Appellants as complainants filed their amended bill of complaint in the circuit court praying that appellees as defendants be restrained from interfering with arresting or prosecuting them for standing on the streets and street corners of Fort Myers and distributing the "Watchtower" and "Consolation" magazines.
Defendants filed their answer to the amended bill of complaint in which they incorporated a motion to dismiss. The answer admits that certain of the complainants have been arrested but it asserts that such arrests were made because of resentment to the methods employed by complainants in distributing their literature for the purpose of avoiding fights and disorder on the streets or to prevent traffic congestion because of blocking the streets by complainants and because they had not secured a permit to use the streets as required by the City ordinance.
The complainants were of the sect known as Jehovah's Witnesses and contend that they were exercising a right guaranteed by the State and Federal Constitutions. Ordinance number 147 which is charged to have been violated is lengthy but as pertinent to this case, requires that before any person shall solicit, canvass, sell, or advertise by magazine, pamphlet, tag, button, stamp, or flower for religious, patriotic, charitable, civic, or political purpose, he shall upon written application obtain a special permit from the City *Page 101 Clerk subject to the approval of the Chief of Police or some duly authorized member of the police department and pay the required fee therefor.

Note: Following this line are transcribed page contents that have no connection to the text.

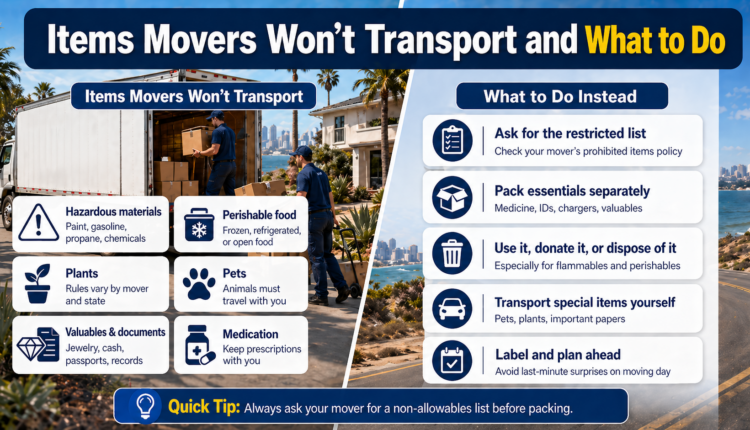 Items Movers Won't Transport and What to Do

Items Movers Won't Transport

Hazardous materials
Paint, gasoline, propane, chemicals

Perishable food
Frozen, refrigerated, or open food

Plants
Rules vary by mover and state

Pets
Animals must travel with you

Valuables & documents
Jewelry, cash, passports, records

Medication
Keep prescriptions with you

What to Do Instead

Ask for the restricted list
Check your mover's prohibited items policy

Pack essentials separately
Medicine, IDs, chargers, valuables

Use it, donate it, or dispose of it
Especially for flammables and perishables

Transport special items yourself
Pets, plants, important papers

Label and plan ahead
Avoid last-minute surprises on moving day

Quick Tip: Always ask your mover for a non-allowables list before packing.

The chancellor granted the motion to dismiss the bill of complaint and the complainants appealed. They contend that Ordinance Number 147 is violative of the Fourteenth Amendment to the Federal Constitution and Section 5, Declaration of Rights, Constitution of Florida.

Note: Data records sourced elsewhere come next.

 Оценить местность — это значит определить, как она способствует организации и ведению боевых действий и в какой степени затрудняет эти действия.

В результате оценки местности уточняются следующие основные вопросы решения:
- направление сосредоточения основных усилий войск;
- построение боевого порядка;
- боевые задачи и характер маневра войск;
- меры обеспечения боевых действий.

In State on relation of E. Freel Singleton v. Woodruff; Chief of Police of the City of Tampa, decided by this Court June 1, 1943, we held invalid as to complainants an ordinance of the City of Tampa imposing a license fee of fifty dollars per annum which had for its object the same purpose as the one in question. In that case, no question of public safety or convenience was involved, while in the case at bar, it is contended that the methods employed by appellants are causing fights and traffic congestion and otherwise endangering the safety and convenience of the public in the use of the streets.

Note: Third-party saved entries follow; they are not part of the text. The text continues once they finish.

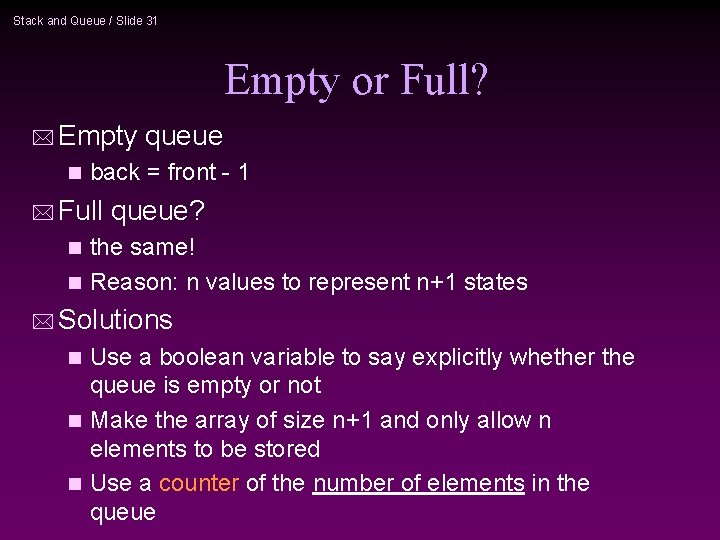 Stack and Queue / Slide 31

Empty or Full?

Empty queue

back = front - 1

Full queue?

the same!

Reason: n values to represent n+1 states

Solutions

Use a boolean variable to say explicitly whether the queue is empty or not

Make the array of size n+1 and only allow n elements to be stored

Use a counter of the number of elements in the queue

In our view, the ordinance assaulted is fatally defective because it vests in the arbitrary discretion of the Chief of Police or some other member of the police department, the power to grant or refuse a permit to complainants for the use of the streets of the City in the exercise of a right guaranteed to them. Hague v. Committee for Industrial Organization,307 U.S. 496, 59 Sup. Ct. 954, 83 L.Ed. 1423; Schneider v. State of New Jersey, 308 U.S. 147, 60 Sup. Ct. 146, 84 L.Ed. 155; Cantwell v. Connecticut, 310 U.S. 296, 60 Sup. Ct. 900, 84 L.Ed. 1213; Largent v. State of Texas, 318 U.S. 418, Sup. Ct. 87 L.Ed. 627.
In so holding, we do not mean to imply that the city is without a remedy. Freedom to exercise civil liberties was never intended as a license to any one to take the law in his hand and defy public authority. Among civilized people there must be responsibility somewhere for ordered society and we think the city still has jurisdiction over its streets and public ways and may impose reasonable limitations on the use of them for religious or other purposes when public health, morals, safety, or convenience are invaded.
It is asserted that the methods of appellants cause fights *Page 102 and traffic congestion. Such evils may be corrected by an ordinance limiting the use of the streets to reasonable hours of the day or week, to certain days of the week, or a permit may be required on application under reasonable regulation and that may prescribe the time and condition under which the street may be used. The permit however should not be subject to arbitrary will but should be granted on reasonable showing and should apply to all alike. State ex rel. Singleton v. Woodruff, decided the first day of June, 1943, and Cox v. New Hampshire,312 U.S. 569, 61 Sup. Ct. 762, 85 L.Ed. 1049.
It is shown that peculiar and unusual conditions exist at Fort Myers that require more than the ordinary method of regulation to preserve the public safety and convenience. So long as such regulations apply to all alike, are devised with the interest of all those affected in view, and are consonant with reason, all social, political, religious, and other organizations may be required to conform to them. When ordered society breaks down, anarchy takes its place and when there is anarchy, freedom of religion and the other freedoms guaranteed by the Constitution vanish. It is utter folly to contend that any sect, bloc, or caste may employ the streets and highways to dispense its creed at the expense of public safety.
Reversed.
BUFORD, C. J., CHAPMAN and ADAMS, JJ., concur.